9/2010, Friday Dinner, Party of 2. Now, I was told that reservations would be difficult to come by on a Friday night. Undeterred, I got one. We showed up for our 8pm reservation … and it was empty. We were the only ones there. It was a small place with a very dark atmosphere and we were alone. It would have been a great place for a somewhat romantic date, given the intimate setting, however, romance is replaced with spookiness if you’re the only ones there. I had a flashback to L2. It was weird. We figured, “well, maybe they just do dinner late in SF”, crossed our fingers, and stepped up to the host/waiter.

We were given the option to sit anywhere we wanted, so we selected a table that was by itself – no chance of sitting next to unfamiliar people. We were seated and given menus. We were told that they offer a multicourse tasting menu for under $50 – that actually sounded like a deal! BUT – we just weren’t starving enough. Nanking had filled us up. So we ordered two main dishes and an appetizer. Enter the problem … some three weeks later, as I write this to you now, we realized that we have completely forgotten two of those three! Actually, we forgot even more than that! Let’s go through what we remember …

So, our waiter was very … absent-minded. But not goofy-absent-minded, just kind of blank. He was there physically, yes, but whenever he spoke to us, he stared off into space. It’s hard to get excited by the food if the server doesn’t engage you. Then, after we ordered, he seemed a bit disappointed! It was like he felt that we weren’t going to get “the full experience” because we didn’t do the tasting- either that or we couldn’t afford the full experience – I’m not sure. He actually started to walk away before I could place our drink order! That, too, was weird. It was as if he assumed that we also weren’t getting drinks because we cheaped out on dinner. But we did – so ha! g ordered a glass of sparkling rose, and me, a still rose (I wanted something cold – it was hot outside, but I didn’t want white). We placed our order, and off he went.

The first thing that came back was an amuse bouche. Apparently, it didn’t blow us away because I can’t remember what was in it! I do recall some sort of little gelatin balls that tasted of cucumber. I remember it being refreshing, but not super-surprising knock-my-socks-off.

* Recorded information
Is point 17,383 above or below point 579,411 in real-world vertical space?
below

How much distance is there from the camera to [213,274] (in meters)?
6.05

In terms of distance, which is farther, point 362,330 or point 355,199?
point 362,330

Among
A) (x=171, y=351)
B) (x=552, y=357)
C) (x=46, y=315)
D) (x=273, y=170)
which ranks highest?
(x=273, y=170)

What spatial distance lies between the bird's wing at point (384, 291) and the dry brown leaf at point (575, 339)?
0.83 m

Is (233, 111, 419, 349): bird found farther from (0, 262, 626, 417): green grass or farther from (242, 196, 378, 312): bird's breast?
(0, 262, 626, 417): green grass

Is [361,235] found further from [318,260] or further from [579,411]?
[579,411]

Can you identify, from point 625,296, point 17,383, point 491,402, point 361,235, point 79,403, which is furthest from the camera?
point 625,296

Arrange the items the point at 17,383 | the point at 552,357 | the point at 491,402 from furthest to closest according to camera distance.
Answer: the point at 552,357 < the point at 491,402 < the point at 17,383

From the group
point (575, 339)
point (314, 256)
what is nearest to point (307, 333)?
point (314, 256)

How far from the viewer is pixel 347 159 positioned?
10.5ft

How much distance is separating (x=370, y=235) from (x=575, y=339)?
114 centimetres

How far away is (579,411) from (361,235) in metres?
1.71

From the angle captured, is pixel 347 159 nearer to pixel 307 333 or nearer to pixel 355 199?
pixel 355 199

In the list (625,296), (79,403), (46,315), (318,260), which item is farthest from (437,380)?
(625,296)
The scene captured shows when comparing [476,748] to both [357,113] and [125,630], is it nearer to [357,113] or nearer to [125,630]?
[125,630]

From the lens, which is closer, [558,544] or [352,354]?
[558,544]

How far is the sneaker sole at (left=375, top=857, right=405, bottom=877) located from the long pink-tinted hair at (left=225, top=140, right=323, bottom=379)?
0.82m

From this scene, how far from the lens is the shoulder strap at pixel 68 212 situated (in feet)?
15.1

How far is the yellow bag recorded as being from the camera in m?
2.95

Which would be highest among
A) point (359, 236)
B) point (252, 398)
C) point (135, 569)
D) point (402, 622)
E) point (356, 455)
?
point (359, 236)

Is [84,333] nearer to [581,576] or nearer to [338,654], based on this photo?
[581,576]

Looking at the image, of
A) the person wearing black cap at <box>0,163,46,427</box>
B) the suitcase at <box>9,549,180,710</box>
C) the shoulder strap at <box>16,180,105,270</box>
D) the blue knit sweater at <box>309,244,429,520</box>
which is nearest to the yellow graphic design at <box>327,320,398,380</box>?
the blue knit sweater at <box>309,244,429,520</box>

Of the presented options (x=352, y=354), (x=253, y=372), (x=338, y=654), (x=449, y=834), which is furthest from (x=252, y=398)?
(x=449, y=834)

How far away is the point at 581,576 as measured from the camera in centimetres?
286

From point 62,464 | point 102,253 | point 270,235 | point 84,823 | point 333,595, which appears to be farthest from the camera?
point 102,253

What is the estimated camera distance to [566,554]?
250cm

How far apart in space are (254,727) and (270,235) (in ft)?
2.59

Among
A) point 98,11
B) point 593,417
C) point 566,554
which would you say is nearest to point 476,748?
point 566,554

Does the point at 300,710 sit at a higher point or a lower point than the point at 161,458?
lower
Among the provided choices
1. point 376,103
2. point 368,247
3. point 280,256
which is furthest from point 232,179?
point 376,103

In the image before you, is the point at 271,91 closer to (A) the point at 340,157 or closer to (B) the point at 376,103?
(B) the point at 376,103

* Stated problem
Resume the restaurant review after its last sentence. The entries have nothing to do with the restaurant review.

* Response
Next, we were given some of their beet soup, “on the house”. I guess we ordered too little and they didn’t want to see us go hungry. That was nice of them. But we remember the beet soup. It was funny because as we looked at the menu earlier, we decided it was too hot for soup. And here we had it … Also funny was that g had been just confessing that she just hasn’t had enough beet to decide if she’d be “in” to them. Well, she definitely got enough beet here. The soup was profoundly beet-y and very rich. Her verdict: “Well, I only ate a little of it – as much as I could mix with the creme fraiche – I’m just not that into beet.” She hit the nail on the head, I think, as the soup was almost overwhelming with the flavor of beet – it needed some zing or some playfulness or something (even some sort of herby bread!). It just wasn’t the kind of thing you really want a whole bowl of. For the night that we went (i.e. a warm one), I suspect it would have been better if it was a little shot glass (or maybe a double-shot glass), but certainly not an entire bowl, and maybe chilled would have been interesting.

When they took away the bowl, g looked into the open kitchen and said that she saw the chef ask about why there was so much left [on g’s plate – I did quite a number on mine]. The server explained that we said we thought it was good, but just weren’t famished. Apparently the chef had a momentary look of distress/panic/sadness. But then he put his game face on and got ready for round 2. When g told me this, I felt a little bad about the soup incident – we really didn’t mean to send the wrong signal – but I totally dug that he had noticed … of course … we were the only table there, so it’d be hard not to …

Round 2 was the appetizer we ordered. I can’t remember what it was. g can’t either. Darn. It wasn’t bad, whatever it was. We more remember that by this time, we had not yet received our wine, which was peculiar. It became funny when g told me that she had watched while the wines were poured and set aside, but they just had not yet come to the table. When we told our waiter, he looked disappointed in something – I’m not sure what – and he said he’d be right back. But he didn’t come right back. By this point there were a couple more tables filled, so maybe he didn’t want to just swipe the drinks that were ours and deliver them? I don’t know. Our drinks did appear, eventually, right as we received one of our entrees – the mystery one. g’s recollection was that it was some sort of meat – lamb tenderloin perhaps? Once again, good, but not good enough to remember details.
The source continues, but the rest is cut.